Summer wildlife on the Long Mynd at Carding Mill Valley

Golden ringed dragonfly up close on a branch

Summer is one of the best times of year to head to the top of the Long Mynd, with the heather in flower and the whinberries ready to eat. There're also lots of butterflies, birds and dragonflies to look out for.

Summer in bloom

July is when the whinberry crop starts to appear and in August the hilltop becomes a purple carpet of flowering heather, which gives the air a wonderful heady scent.
In the wet boggy areas, look out for the distinctive tufts of cotton on the cotton grass as well as the pink flowers of bog pimpernel, the yellow bog asphodel and also the two insect-eating plants, butterwort and sundew.
The former was used to curdle butter, presumably because it is one of the few plants to contain fat.
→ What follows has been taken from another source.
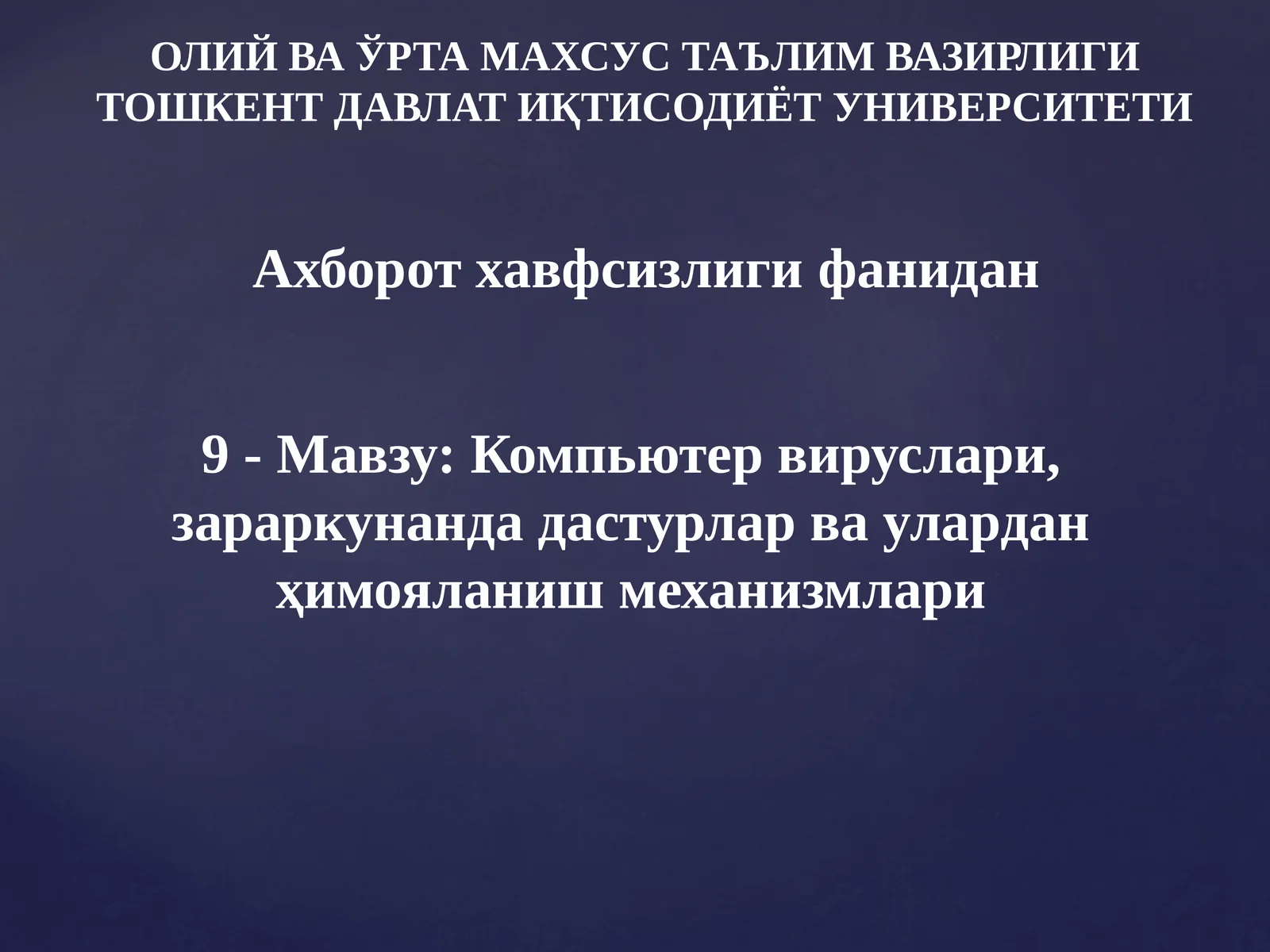 ОЛИЙ ВА ЎРТА МАХСУС ТАЪЛИМ ВАЗИРЛИГИ
ТОШКЕНТ ДАВЛАТ ИҚТИСОДИЁТ УНИВЕРСИТЕТИ

Ахборот хавфсизлиги фанидан

9 - Мавзу: Компьютер вируслари, зараркунанда дастурлар ва улардан ҳимояланиш механизмлари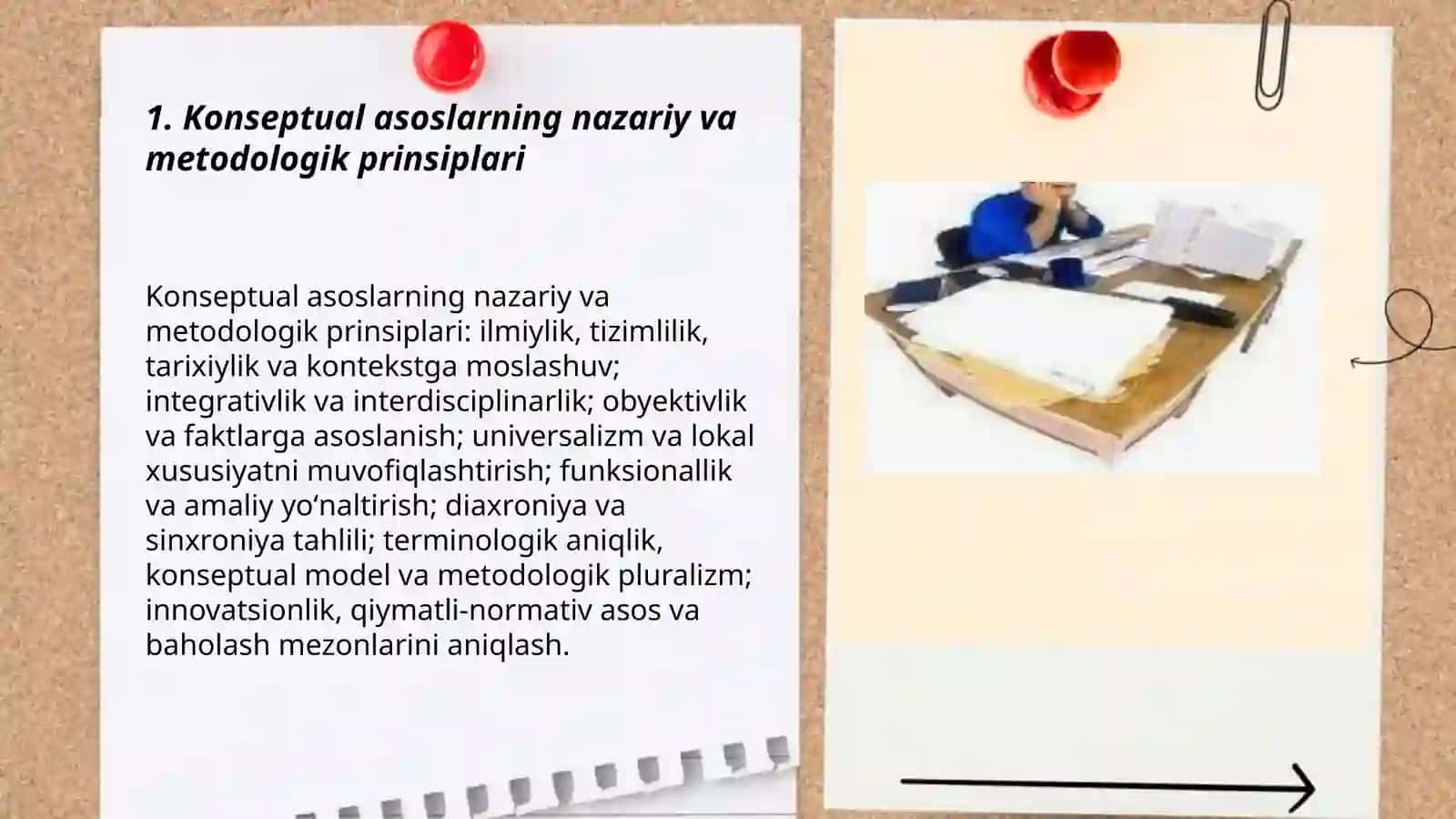 1. Konseptual asoslarning nazariy va metodologik prinsiplari

Konseptual asoslarning nazariy va metodologik prinsiplari: ilmiylik, tizimlilik, tarixiylik va kontekstga moslashuv; integrativlik va interdisciplinarlik; obyektivlik va faktlarga asoslanish; universalizm va lokal xususiyatni muvofiqlashtirish; funksionallik va amaliy yo‘naltirish; diaxroniya va sinxroniya tahlili; terminologik aniqlik, konseptual model va metodologik pluralizm; innovatsionlik, qiymatli-normativ asos va baholash mezonlarini aniqlash.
Throughout the summer the stream sides are lined with lemon-scented fern and delicate lady fern.

Bird spotting

Most of the birds are summer visitors, arriving between mid March and early May. They leave again in or around August and September. 
Later in the summer, large flocks of mistle thrush move up the valleys, feeding on bilberry, but otherwise this a quiet time for birds and few are seen or heard.
Most are preparing for their migration, either to the lowlands and coasts or to Iberia and Africa. The adults moult and the newly-fledged young feed, hidden in the dense foliage, to build up the resources for their forthcoming ordeal.


This is the time of year when insects are most active. On warm days in early summer, common heath moths fly in good numbers amongst the heather.
In the evenings, fox moths and oak eggars can be seen flying rapidly over the heath. Walking through the bracken disturbs brown silver-line moths, and stripy broom moth caterpillars can be seen feeding on the fronds.

Spreading their wings

Many butterflies (including small heaths, graylings, green-veined whites and maybe even dark-green fritillaries) can be seen along the track sides, dry grassy areas and in wet flushes.
In August the second brood of small coppers emerge and robust tachanid flies can be seen searching for large caterpillars, such as those of the emperor moth, to parasitise.
On warm days throughout the summer, pools are alive with the whirring of dragonfly wings including large numbers of black darters and common hawkers.
Delicate brown china mark moths are often disturbed around the pools, while golden-ringed dragonflies fly lazily up and down the streams.